Predicting the Success of a QB

tom brady draft day photoA significant amount of time and money is spent on the NFL draft. If you watch any ESPN after college football is over you undoubtedly know the names: Todd McShay and Mel Kiper. For a long time I thought they were the same person. Always together on TV. “Hi! My name is Todd McShay and Mel Kiper.” A pair that must’ve first to market and planted themselves atop the mountain of draft expertise as no one else wanted to spend their entire life memorizing players metrics from A&M or GT. I couldn’t think of a better life spending hours watching game film in a lonely basement. Unfair of me?

The coverage of the NFL draft spans almost as long as Shark Week. From the physical metrics of hand-size, 40 yrd dash, and bench press to the interviews and wonderlic test (I crushed it :…|) all of this data is collected, analyzed, and weighed. NFL front offices are determining wether or not to invest in a human that they hope will have a positive ROI. A human that is absolutely flawed. Still don’t believe the hype about the draft? Hollywood made an entire movie about the NFL draft. If you can somehow muscle your way through the below trailer you are a much more patient than me. If you watch the movie than I feel very sorry for you.

The position with the most scrutiny is the quarterback. Kevin Costner would agree with me and I know Jon Gruden would as well. The right quarterback can turn a franchise around, in the same manner that the family vacation to Yellowstone would be turned around because little brother was left behind. Finding the right QB is actually quite difficult… It’s basically impossible. There is no QB tree to just pluck them from.

[Saved data entries]
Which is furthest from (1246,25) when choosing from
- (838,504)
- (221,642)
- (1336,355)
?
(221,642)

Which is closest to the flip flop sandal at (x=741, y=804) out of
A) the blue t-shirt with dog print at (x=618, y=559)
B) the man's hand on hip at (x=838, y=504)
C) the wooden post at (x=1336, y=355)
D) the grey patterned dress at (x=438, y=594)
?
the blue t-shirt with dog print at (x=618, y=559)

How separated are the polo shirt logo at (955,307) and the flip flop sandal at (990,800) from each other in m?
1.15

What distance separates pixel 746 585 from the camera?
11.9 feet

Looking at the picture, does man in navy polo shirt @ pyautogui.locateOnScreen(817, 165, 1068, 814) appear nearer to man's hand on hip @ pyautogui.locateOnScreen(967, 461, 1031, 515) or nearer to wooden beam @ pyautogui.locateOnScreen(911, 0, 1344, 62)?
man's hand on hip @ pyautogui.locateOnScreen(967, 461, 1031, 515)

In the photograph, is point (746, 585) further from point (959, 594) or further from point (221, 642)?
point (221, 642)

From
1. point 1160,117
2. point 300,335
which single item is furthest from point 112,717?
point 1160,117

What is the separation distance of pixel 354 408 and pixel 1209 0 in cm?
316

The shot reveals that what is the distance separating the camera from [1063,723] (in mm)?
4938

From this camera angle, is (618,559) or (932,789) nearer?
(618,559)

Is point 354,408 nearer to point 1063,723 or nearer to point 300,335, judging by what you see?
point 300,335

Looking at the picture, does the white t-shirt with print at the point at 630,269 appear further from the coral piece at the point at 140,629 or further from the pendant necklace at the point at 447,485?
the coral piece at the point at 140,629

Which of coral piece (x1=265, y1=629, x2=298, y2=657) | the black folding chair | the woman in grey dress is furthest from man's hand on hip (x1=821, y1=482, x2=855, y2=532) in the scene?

**INSTRUCTIONS TO FOLLOW**
Pick up the piece on predicting quarterback success where it stops, and write the next part.

**ANSWER SECTION**
Looking at the top five best records of current NFL quarterbacks with at least 10 wins you will find the following names: Dak Prescott (0.812), Tom Brady (0.779), Russell Wilson (0.706), Ben Roethlisberger (0.672), and Aaron Rodgers (0.667). Dak is the only player on that list without a ring, but only has 16 games under his belt going into his Sophomore season. The below spider charts will provide further evidence that predicting the success of a QB is extremely hard. Would anyone, in their right mind, draft Tom Brady? Russell Wilson looks like a complete gamble as well! Athleticism? Check. But we all know it takes more than that! Look at RGIII or Johnny Manziel.

“A shorter stocky guy with massive hands. This is the guy who will retire Tony Romo!”

“Really tall… and… He is going to help get rid of Drew Bledsoe (a Super Bowl Winner and HOF)!”

“Short and fast… can we have him as a RB or CB? Did I mention he was short?”

“UH. A Massive human. With surprising speed?”

“Okay. Huh.”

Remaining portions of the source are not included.